Haïti : MSF renforce sa réponse médicale face au chaos à Port-au-Prince.

Porte d'entrée du centre d'urgence MSF de Turgeau situé au centre de Port-au-Prince. © MSF/Alexandre Marcou

Haïti4 min

5 mars 2024, Port-au-Prince. Médecins Sans Frontières (MSF) intensifie ses activités médicales à Port-au-Prince, en Haïti, pour prendre en charge le nombre croissant de personnes blessées dans le chaos qui a embrasé la capitale haïtienne depuis l'annonce, le 28 février, du report de la date des élections générales au plus tard au mois d’août 2025.

Les violences ont pris une nouvelle dimension depuis le week-end dernier provoquant une explosion du nombre de victimes et déclenchant la déclaration de l’Etat d’urgence par le gouvernement. Face à cette nouvelle dégradation sécuritaire, le nombre de blessés - dont beaucoup de femmes, enfants et personnes âgées - devant être pris en charge par les équipes de MSF est en nette augmentation. 

Les 50 lits de notre hôpital à Tabarre sont tous occupés depuis le début du mois de février, mais le 28 février, la situation s'est aggravée et nous avons dû rajouter une vingtaine de lits pour atteindre aujourd’hui 75. Nous recevons en moyenne cinq à dix nouveaux cas par jour, et nous travaillons aux limites de notre capacité.

Mumuza Muhindo Musubaho, chef de mission MSF

Alors que plusieurs structures hospitalières sont à l’arrêt, MSF a réouvert son centre d'urgence dans le quartier de Turgeau deux semaines plus tôt que prévu afin d'étendre ses activités médicales et de réduire la pression sur ses installations existantes. MSF a ouvert aussi un nouvel hôpital chirurgical de 25 lits dans la commune de Carrefour le lundi 4 mars. L'organisation cherche à disposer d'une capacité d'hospitalisation dans différentes zones de Port-au-Prince, car l'insécurité et les barrages routiers improvisés empêchent les ambulances d'acheminer les patients. 

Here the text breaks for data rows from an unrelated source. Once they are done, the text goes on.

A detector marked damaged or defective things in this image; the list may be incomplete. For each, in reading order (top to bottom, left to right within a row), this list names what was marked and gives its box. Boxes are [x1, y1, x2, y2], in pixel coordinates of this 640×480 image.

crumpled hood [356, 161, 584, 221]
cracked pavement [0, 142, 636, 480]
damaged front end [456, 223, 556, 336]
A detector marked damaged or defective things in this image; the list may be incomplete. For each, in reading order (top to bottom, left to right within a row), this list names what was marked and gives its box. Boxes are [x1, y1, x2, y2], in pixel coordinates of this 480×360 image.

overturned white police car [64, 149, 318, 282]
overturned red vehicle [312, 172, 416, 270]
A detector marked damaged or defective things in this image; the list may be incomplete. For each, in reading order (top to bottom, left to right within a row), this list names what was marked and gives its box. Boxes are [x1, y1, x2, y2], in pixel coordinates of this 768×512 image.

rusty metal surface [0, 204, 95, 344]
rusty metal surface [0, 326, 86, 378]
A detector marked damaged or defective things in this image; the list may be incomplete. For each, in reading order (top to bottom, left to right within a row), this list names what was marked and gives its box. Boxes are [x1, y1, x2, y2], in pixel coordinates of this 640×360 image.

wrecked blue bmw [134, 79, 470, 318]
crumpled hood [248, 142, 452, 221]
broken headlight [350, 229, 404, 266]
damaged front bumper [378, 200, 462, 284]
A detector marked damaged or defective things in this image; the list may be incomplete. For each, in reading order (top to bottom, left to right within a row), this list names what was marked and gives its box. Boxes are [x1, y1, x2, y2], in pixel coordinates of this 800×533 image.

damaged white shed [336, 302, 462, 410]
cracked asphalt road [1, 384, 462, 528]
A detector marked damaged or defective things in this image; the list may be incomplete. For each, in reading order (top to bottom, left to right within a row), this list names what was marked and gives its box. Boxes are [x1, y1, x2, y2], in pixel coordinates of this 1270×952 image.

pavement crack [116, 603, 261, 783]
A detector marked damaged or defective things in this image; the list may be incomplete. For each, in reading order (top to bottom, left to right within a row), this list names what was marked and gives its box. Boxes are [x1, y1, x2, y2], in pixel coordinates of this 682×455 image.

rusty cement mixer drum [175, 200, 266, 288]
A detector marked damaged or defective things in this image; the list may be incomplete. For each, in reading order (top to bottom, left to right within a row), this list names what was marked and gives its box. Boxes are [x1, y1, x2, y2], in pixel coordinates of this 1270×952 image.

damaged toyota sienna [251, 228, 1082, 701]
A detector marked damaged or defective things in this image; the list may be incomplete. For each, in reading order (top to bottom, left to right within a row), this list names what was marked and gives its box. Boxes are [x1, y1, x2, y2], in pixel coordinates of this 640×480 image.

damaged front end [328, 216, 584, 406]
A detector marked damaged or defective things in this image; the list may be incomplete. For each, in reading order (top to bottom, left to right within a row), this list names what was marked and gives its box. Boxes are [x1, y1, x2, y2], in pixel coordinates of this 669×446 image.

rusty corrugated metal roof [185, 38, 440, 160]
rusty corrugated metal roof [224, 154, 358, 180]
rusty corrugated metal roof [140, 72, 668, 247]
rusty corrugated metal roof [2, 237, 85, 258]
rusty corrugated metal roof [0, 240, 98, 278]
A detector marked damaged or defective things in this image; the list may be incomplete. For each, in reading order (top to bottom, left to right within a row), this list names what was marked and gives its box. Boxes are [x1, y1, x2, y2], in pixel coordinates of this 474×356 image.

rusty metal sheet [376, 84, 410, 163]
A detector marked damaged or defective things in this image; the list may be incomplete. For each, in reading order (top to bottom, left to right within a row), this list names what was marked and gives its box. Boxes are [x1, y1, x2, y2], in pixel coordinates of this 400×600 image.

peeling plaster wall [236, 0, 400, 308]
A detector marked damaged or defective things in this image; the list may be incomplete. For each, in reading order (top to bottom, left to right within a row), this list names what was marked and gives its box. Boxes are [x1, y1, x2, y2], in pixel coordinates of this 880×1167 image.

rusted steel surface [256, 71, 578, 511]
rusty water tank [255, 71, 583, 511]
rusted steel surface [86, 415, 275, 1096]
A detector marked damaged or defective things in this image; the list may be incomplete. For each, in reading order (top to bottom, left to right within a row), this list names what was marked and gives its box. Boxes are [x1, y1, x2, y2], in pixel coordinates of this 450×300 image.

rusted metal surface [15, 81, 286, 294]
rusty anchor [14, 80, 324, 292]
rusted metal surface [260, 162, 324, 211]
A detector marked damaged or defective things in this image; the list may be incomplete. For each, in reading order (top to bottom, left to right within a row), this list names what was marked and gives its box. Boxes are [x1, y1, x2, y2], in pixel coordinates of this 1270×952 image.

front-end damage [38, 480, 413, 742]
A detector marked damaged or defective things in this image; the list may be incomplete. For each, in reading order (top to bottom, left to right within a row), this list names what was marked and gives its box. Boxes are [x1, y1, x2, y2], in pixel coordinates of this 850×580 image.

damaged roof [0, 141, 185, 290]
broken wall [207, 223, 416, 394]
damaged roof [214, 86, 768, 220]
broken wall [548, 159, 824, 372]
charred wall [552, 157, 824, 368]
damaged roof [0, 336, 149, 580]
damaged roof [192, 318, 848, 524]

Des milliers de personnes ont fui leurs maisons ces derniers jours en raison d'affrontements dans leurs quartiers, tandis que les fortes tensions actuelles ont amené MSF à suspendre temporairement ses cliniques mobiles dans plusieurs sites. L'insécurité à Port-au-Prince a contribué aussi à l'augmentation des violences sexuelles ces dernières années et les équipes MSF craignent que ces chiffres n’augmentent encore à mesure que le nombre de personnes déplacées ne cesse de s’agrandir. L’an dernier nous avons pris en charge plus de 4000 survivantes d’agressions sexuelles. 

De nombreux quartiers de la ville sont actuellement en proie à la violence, point culminant d'une crise politique, économique et sociale qui frappe le pays depuis l'assassinat de son ancien président Jovenel Moïse en 2021. Le principal port du pays est actuellement difficile d'accès à cause des tensions et de l’insécurité qui règnent dans la plupart des secteurs de la ville. L’aéroport international est également fermé depuis plusieurs jours. 

 Nous sommes aussi inquiets car l’accès à notre stock de matériel médical est extrêmement difficile, à cause non seulement de la situation au port mais aussi de l’impossibilité de poursuivre les démarches administratives de dédouanement. Nous craignons une rupture de stock de nos médicaments et matériel médical qui sont absolument nécessaires pour répondre aux énormes besoins auxquels nous faisons face en ce moment.

Mumuza Muhindo Musubaho, chef de mission MSF

Fin 2022, le pays a été pratiquement paralysé pendant des semaines, alors qu’une vague de manifestations avait entraîné la déclaration du « peyi lok » ou « pays bloqué », entravant les mouvements, l'activité économique, l'approvisionnement en eau et en carburant, ce qui a contraint de nombreux établissements de santé à suspendre leurs activités. Le système de santé de Port-au-Prince est à nouveau soumis à d'énormes pressions et peine à répondre aux besoins.